Last Christmas we had this with goose:
It went really well, and also went nicely with the game and ham pie we made with the leftovers.
A couple of years before that we had a Barolo - sorry, no idea which one, but again it worked well I thought.
Funnily enough, I’ve just ordered some Barolo! I like big reds, but one of our guests only drinks whites. I’m happy to have several bottles open as they’ll all be drunk but can only decant one.
Trying to cross post from another thread… This is what I’m going with (and I’ll be crossing my fingers it works)
Love that gewurz, tasted at the Christmas Press Tasting, it should be awesome with the goose.
I’d go for gewurztraminer. Had Trimbach’s Seigneurs de Ribeaupierre a few years ago and it was fantastic. Weighty enough to stand up to the goose etc but still has the fruit to complement them.
I had the 2007, was fantastic. I may have a sweet spot for gewurztraminer…
Alsace white, definitely. Either Gewurz or Pinot Gris for me. The Trimbach Seigneurs de Ribeaupierre is a great wine and will age too. I had a bottle of 1983 that I forgot about and found at the back of the cellar which we drank about 2008 I think and it was fantastic, still very fresh and vibrant.
Hiya Katie! I second the Rhone recommendations here (the Exhibition Crozes is a great shout) and for the white have you thought about a white Rhone? How about this:
It looks like it might have enough oomph to stand up to goose and some of the Xmas day trimmings, and it’s the kind of wine I’d love to drink on its own so if there’s leftovers it’s a great ‘watching the Queen’s speech while slowly dozing off’ wine.

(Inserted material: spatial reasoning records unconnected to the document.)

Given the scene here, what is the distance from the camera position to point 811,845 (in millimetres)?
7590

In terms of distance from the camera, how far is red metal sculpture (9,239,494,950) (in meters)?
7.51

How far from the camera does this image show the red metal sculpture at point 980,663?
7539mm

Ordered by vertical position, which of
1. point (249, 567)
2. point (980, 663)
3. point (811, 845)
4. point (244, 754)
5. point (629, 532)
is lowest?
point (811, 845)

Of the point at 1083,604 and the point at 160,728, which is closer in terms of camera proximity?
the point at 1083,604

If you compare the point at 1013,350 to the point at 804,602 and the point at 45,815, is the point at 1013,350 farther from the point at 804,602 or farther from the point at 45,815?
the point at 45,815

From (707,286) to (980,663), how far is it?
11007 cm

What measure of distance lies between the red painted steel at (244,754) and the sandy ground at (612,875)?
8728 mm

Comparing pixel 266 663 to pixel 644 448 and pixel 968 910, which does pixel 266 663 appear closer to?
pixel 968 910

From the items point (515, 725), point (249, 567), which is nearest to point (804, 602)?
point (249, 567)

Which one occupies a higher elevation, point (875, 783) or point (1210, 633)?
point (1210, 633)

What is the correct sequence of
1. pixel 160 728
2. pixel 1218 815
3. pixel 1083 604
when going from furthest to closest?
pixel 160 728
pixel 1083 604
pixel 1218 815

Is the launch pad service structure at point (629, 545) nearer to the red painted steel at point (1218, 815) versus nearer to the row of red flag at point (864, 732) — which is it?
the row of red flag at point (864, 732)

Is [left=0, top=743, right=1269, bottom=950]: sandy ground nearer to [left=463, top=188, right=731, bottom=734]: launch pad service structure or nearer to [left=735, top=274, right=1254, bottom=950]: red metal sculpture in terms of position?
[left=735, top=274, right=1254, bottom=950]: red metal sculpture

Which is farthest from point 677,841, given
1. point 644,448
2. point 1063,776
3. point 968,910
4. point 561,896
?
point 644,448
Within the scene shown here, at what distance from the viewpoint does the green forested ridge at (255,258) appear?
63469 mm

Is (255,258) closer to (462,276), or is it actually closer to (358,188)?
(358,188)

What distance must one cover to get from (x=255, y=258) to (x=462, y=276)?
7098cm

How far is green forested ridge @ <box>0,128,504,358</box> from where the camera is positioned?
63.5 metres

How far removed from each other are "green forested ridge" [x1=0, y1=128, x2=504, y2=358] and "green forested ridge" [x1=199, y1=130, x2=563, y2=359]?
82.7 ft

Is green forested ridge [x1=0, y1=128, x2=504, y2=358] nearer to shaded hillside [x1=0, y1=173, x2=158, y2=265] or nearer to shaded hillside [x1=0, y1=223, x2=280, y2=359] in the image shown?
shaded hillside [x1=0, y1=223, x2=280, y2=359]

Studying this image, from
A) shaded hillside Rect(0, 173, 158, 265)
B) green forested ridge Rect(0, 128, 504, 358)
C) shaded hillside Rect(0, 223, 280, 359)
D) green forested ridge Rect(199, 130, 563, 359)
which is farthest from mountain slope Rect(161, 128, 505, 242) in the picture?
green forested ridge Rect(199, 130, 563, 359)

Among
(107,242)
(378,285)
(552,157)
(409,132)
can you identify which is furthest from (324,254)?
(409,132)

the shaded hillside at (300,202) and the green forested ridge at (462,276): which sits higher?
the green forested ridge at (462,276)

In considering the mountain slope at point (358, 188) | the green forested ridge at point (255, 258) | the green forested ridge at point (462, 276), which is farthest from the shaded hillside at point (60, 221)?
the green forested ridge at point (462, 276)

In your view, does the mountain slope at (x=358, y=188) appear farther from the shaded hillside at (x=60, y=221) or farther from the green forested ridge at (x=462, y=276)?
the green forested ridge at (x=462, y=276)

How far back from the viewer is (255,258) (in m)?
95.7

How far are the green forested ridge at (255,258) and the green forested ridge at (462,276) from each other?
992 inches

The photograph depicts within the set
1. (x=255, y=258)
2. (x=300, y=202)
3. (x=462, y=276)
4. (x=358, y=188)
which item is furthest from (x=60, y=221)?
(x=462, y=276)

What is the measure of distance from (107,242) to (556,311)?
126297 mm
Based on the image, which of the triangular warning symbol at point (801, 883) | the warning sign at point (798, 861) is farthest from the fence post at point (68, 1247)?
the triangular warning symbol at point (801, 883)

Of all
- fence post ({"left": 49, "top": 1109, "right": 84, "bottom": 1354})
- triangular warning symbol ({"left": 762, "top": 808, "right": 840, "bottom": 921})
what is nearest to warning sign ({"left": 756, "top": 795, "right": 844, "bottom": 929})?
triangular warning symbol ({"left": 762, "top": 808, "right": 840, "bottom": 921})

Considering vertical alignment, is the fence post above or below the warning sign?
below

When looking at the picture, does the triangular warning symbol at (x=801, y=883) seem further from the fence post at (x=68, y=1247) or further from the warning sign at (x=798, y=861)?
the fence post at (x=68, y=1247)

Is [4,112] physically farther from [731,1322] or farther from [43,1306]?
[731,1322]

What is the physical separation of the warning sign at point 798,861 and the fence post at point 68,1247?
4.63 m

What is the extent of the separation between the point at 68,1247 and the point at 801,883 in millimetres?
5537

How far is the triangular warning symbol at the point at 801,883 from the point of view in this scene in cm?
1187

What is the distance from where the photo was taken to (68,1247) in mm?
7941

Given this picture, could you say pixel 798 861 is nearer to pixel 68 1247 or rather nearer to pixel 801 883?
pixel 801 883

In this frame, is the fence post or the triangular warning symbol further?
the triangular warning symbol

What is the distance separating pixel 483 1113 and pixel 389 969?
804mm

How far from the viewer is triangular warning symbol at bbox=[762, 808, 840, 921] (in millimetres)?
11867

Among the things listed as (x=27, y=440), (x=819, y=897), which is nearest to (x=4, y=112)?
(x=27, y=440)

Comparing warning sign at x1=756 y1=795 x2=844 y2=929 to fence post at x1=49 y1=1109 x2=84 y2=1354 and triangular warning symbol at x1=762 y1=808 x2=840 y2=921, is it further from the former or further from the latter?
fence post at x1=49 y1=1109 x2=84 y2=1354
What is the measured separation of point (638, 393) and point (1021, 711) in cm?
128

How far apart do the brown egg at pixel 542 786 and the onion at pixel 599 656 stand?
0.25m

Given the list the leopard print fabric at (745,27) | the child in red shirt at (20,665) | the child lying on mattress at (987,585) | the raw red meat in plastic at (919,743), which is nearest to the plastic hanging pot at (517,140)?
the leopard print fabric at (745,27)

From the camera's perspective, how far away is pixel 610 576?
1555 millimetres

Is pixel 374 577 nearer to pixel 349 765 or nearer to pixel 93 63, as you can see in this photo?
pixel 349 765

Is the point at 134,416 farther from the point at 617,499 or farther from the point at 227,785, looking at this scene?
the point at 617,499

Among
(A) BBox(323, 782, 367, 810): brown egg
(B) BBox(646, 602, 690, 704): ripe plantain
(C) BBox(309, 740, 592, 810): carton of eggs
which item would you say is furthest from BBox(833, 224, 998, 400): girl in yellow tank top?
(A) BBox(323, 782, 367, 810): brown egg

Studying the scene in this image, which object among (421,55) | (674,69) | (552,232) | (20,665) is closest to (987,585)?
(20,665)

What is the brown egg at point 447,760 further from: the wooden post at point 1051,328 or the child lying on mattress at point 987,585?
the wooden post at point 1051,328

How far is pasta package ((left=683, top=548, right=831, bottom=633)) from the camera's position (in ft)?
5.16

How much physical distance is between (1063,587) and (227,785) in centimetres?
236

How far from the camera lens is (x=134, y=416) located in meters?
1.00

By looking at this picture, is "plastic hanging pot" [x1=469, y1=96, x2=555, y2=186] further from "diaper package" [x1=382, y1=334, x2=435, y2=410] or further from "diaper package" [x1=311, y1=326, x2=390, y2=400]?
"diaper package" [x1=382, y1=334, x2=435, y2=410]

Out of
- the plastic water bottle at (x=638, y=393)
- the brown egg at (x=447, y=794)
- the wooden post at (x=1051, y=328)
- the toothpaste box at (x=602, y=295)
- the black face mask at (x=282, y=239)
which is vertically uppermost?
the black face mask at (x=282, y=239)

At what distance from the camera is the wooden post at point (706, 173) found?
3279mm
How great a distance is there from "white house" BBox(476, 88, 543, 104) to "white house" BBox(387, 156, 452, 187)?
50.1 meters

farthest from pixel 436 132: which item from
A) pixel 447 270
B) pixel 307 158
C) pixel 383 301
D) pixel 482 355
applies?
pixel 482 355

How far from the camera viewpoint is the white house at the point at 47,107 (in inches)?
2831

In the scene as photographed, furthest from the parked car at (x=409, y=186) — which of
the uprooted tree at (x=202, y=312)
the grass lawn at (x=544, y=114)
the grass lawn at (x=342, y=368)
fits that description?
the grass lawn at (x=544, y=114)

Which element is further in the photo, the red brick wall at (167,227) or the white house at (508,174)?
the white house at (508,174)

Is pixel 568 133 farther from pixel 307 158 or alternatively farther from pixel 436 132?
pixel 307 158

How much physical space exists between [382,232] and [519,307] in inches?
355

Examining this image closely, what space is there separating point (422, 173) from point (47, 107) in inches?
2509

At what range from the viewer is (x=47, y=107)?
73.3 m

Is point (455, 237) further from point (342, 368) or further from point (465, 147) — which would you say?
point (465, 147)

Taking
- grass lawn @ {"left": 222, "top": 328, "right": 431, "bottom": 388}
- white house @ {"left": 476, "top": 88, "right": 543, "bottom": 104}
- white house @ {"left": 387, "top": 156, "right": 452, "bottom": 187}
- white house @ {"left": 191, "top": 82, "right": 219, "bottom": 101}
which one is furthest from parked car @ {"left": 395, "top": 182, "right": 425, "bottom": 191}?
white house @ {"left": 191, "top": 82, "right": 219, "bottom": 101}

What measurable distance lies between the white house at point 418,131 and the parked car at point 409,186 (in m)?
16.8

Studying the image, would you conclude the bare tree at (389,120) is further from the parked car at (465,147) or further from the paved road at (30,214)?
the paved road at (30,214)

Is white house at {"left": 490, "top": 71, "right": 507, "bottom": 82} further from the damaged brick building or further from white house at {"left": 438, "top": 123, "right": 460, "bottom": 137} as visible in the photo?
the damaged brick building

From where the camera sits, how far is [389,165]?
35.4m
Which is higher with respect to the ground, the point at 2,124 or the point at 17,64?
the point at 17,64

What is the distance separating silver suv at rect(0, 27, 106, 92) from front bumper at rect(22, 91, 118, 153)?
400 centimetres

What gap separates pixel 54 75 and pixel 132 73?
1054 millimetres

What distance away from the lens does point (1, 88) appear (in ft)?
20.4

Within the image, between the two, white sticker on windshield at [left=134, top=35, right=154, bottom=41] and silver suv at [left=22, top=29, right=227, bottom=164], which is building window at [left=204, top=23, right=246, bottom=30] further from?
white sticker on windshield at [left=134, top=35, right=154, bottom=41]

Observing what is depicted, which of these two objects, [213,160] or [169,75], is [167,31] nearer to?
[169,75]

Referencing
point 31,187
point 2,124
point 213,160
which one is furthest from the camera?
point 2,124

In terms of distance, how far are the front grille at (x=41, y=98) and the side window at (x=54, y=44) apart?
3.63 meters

I agree about depending on what you’re doing and what you like etc. I loved the Valpolicella Amarone Classico that we had with ours last year. The only caution, which is very boring and none of my business really, is why I had to agree with the butcher about how many guests I was feeding. Was I really the last person on the planet not to know how very, very, little meat there is on a goose, regardless of how big it is?